A beautiful vers libre flew like a coloured dove into Henry's brain just as he crossed the Circus:

Red-chested Minotaur
Thrust
Blow on Blow.
Golden apples showering
From Autumn trees
In wolf-haunted
Forest—

Had he not been sworn at by the driver of a swiftly advancing taxi-cab he might have thought of a second verse equally good.

Arriving at his destination, he found Mrs. Tenssen all alone seated at the table playing Patience, with a pack of very greasy cards. One useful lesson at least Henry was to learn from this eventful year, a lesson that would do him splendid service throughout his life—namely, that there is nothing more difficult than to discover a human being, man or woman, who is really wicked all the way round and the whole way through. People who seem to be thoroughly wicked, whom one passionately desires to be thoroughly wicked, will suddenly betray kindnesses, softnesses, amiabilities, imbecilities that simply do not go with the rest of their terrible character. This is very sad and makes life much more difficult than it ought to be.

It is indeed to be doubted whether a completely wicked human being has ever appeared on this planet.

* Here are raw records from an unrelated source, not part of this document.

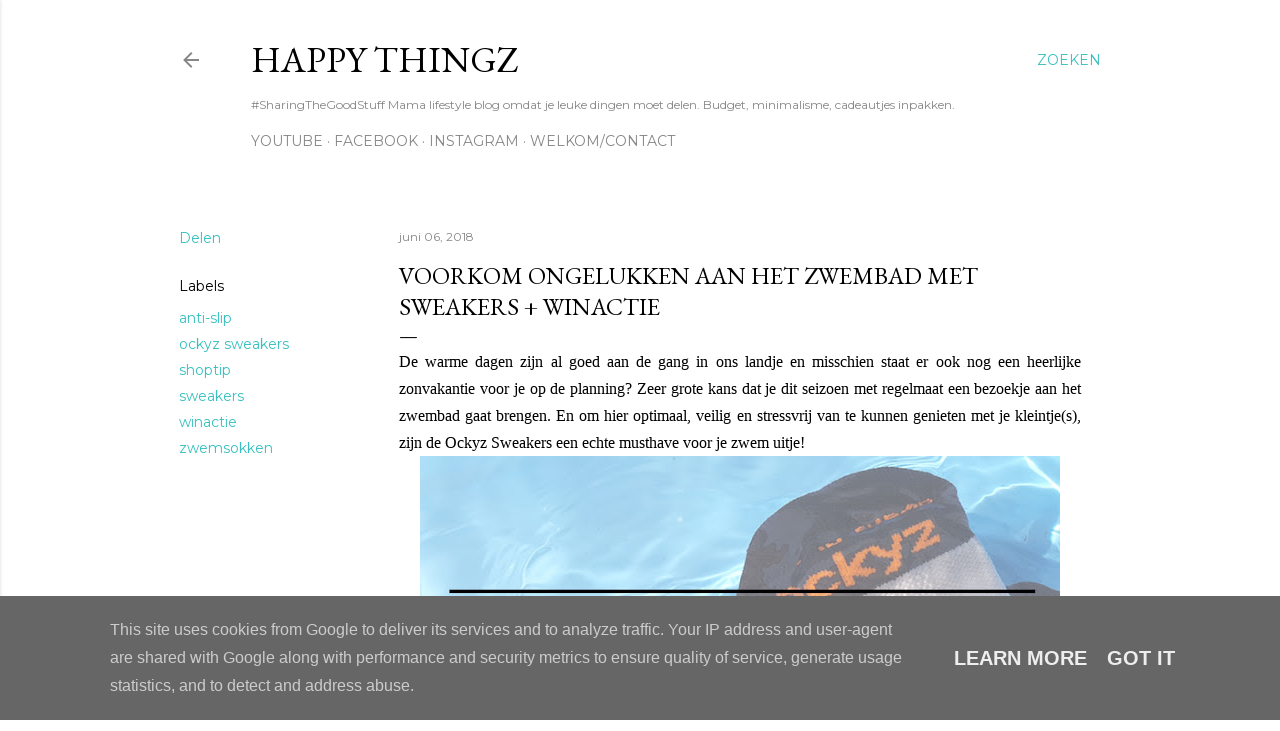

--- FILE ---
content_type: text/html; charset=utf-8
request_url: https://www.google.com/recaptcha/api2/aframe
body_size: 267
content:
<!DOCTYPE HTML><html><head><meta http-equiv="content-type" content="text/html; charset=UTF-8"></head><body><script nonce="AJp2T5w1PNzyaLKFnXa7qA">/** Anti-fraud and anti-abuse applications only. See google.com/recaptcha */ try{var clients={'sodar':'https://pagead2.googlesyndication.com/pagead/sodar?'};window.addEventListener("message",function(a){try{if(a.source===window.parent){var b=JSON.parse(a.data);var c=clients[b['id']];if(c){var d=document.createElement('img');d.src=c+b['params']+'&rc='+(localStorage.getItem("rc::a")?sessionStorage.getItem("rc::b"):"");window.document.body.appendChild(d);sessionStorage.setItem("rc::e",parseInt(sessionStorage.getItem("rc::e")||0)+1);localStorage.setItem("rc::h",'1768767719712');}}}catch(b){}});window.parent.postMessage("_grecaptcha_ready", "*");}catch(b){}</script></body></html>

--- FILE ---
content_type: text/plain
request_url: https://www.google-analytics.com/j/collect?v=1&_v=j102&a=242249366&t=pageview&_s=1&dl=https%3A%2F%2Fwww.happythingz.nl%2F2018%2F06%2Fvoorkom-ongelukken-aan-het-zwembad-met.html&ul=en-us%40posix&dt=Voorkom%20ongelukken%20aan%20het%20zwembad%20met%20Sweakers%20%2B%20winactie&sr=1280x720&vp=1280x720&_u=IEBAAEABAAAAACAAI~&jid=922677868&gjid=1353105616&cid=1078415476.1768767717&tid=UA-48832420-1&_gid=92170947.1768767717&_r=1&_slc=1&z=1133561850
body_size: -450
content:
2,cG-036LM1QVYL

It had already puzzled Henry on several occasions that Mrs. Tenssen, who as nearly resembled a completely wicked person as he had ever beheld, should care so passionately for the simple game of Patience, and should take flowers, as he discovered that she did, once a week to the Children's Hospital in Cleseden Street.

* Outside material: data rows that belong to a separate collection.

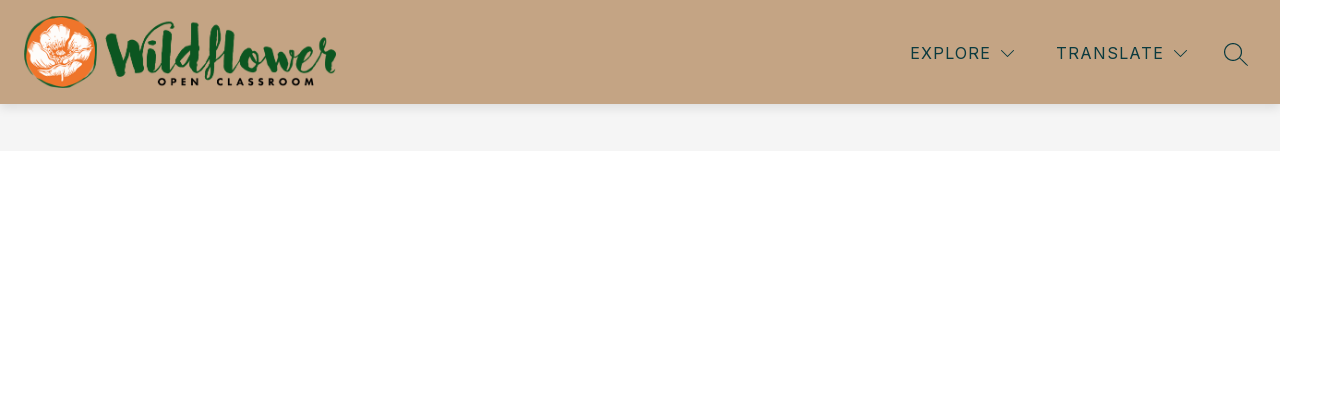

--- FILE ---
content_type: text/javascript
request_url: https://cmsv2-static-cdn-prod.apptegy.net/static_js/b04863cf78b74ef966f5b7a6f0e011f37755737a/_nuxt/DKH1oGWd.js
body_size: 331
content:
import{_ as t,e as o,d as l,g as r}from"./CNHcjhpV.js";const s={name:"Caret",props:{fillColor:{type:String,required:!0}}},n={width:"16",height:"16",viewBox:"0 0 16 16",fill:"none",xmlns:"http://www.w3.org/2000/svg"},a=["fill"];function c(i,d,e,_,p,f){return l(),o("svg",n,[r("path",{"fill-rule":"evenodd","clip-rule":"evenodd",d:"M8 7L12 11L4 11L8 7Z",fill:e.fillColor},null,8,a)])}const h=t(s,[["render",c],["__scopeId","data-v-cb7cab81"]]);export{h as default};
//# sourceMappingURL=DKH1oGWd.js.map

He would so greatly have preferred that she should not do these things. She did them, it might be, as a blind, a concealment, an alibi, even as Count Fosco had his white mice and Uncle Silas played the flute, but they did not appear to be a disguise; she seemed to enjoy doing them.

She greeted Henry with great affection. She had been very kind to him of late. He did not like her any better than on his first vision of her; he liked her indeed far less. He did not know any one, man or woman, from whom sex so indecently protruded. It was always as though she sat quite naked in front of him and that she liked it to be so.

She had once made what even his innocent mind understood as improper advances to him, and he had not now the very slightest doubt of the reason why the various gentlemen, of all sizes and ages, came and had tea with her.

All this made him very sick and put him into an agony of desire to seize Christina and deliver her from the horrible place, but until now he had not thought of any plan, and one of his principal difficulties was that he could never succeed in being with Christina alone.